Ela compara a aplicação da clonagem para combater problemas reprodutivos aos
procedimentos a que são submetidos novos medicamentos, que passam vários anos
em testes antes serem liberados para venda. "Por que não deveríamos fazer
tudo isso também com a clonagem?"
Bioeticistas e igreja questionam intenções de defensores do
clone CLAUDIO ANGELO DA REPORTAGEM LOCAL
Se há algo capaz de unir os cientistas e os religiosos, essa
coisa é a clonagem humana. As diversas propostas que têm sido feitas desde o
anúncio de Dolly, em 1997, para clonar seres humanos receberam críticas pesadas
tanto por parte da igreja quanto academia. O Vaticano reagiu ao anúncio de
Panayiotis Zavos e Severino Antinori comparando a clonagem à bomba atômica.
"Os que a fizeram foram adiante, mesmo sabendo do seu poder de
destruição", disse o bispo Elio Segreccia, do Instituto de Bioética João
Paulo 2º, em Roma. "Mas isso não quer dizer que tenha sido a melhor escolha
para a humanidade." Vários cientistas também deixaram de comparecer ao
evento, considerado "uma desgraça" nas palavras de Ermelando Cosmi,
da Universidade La Sapienza. As preocupações são diferentes. A igreja considera
a clonagem (e a manipulação genética em geral) uma intervenção na vontade
divina. Para os cientistas, a técnica tem problemas demais para poder ser usada
em seres humanos. Para o bioeticista Glenn McGee, da Universidade da
Pensilvânia (EUA), nunca nenhum trabalho sério demonstrando a viabilidade e a
utilidade da clonagem humana foi apresentado à comunidade. "Todo mundo que
afirmou que faria clones humanos tinha problemas acadêmicos ou morais",
disse à McGee à Folha. Ele cita como exemplo o veterinário aposentado americano
Richard Seed, que anunciou, em 1998, que iria fazer um clone para unir o homem
a Deus. Um caso mais recente é o do Movimento Raeliano, uma seita que, em
outubro do ano passado, anunciou que tinha um casal disposto a pagar US$ 500
mil para clonar a filha, morta aos dez meses de idade. O procedimento seria
feito por uma empresa criada por raelianos, a Clonaid Corp., com sede nas
Bahamas.
Lunáticos McGee considera Zavos e Antinori os "lunáticos
número 3 e número 4 da "Escala Richard Seed". Eles falam que vão
clonar um ser humano desde 98. Está na hora de alguém prendê-los",
brincou.
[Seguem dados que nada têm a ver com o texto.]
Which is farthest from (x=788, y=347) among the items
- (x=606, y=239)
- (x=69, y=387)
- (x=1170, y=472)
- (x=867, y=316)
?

Segundo o bioeticista, mesmo que a possibilidade da clonagem humana
fosse demonstrada cientificamente, seria preciso demonstrar por que um clone é
necessário. "Os melhores candidatos seriam pessoas cuja motivação primária
não fosse ter uma cópia, como um casal judeu estéril que não quer ver sua
linhagem extinta", afirmou. E o procedimento teria de ter o mesmo tipo de
acompanhamento legal e ético da adoção. "Para adotar uma criança, nos EUA,
não basta ter dinheiro. Você precisa provar que não é louco", disse McGee.
O presidente da Sociedade Brasileira de Bioética, Marco Segre, afirma que o
desenvolvimento da técnica é inevitável. "Hoje não há regulamentação legal
para o assunto na maior parte do mundo, mas não vejo por que excluir a técnica
a priori", afirmou. Segundo Segre, o procedimento pode ser válido até
mesmo para casais estéreis. "Mas é preciso uma avaliação técnica e ética,
para verificar se a clonagem não vai produzir seres humanos que, por alguma
razão, tenham uma má qualidade de vida."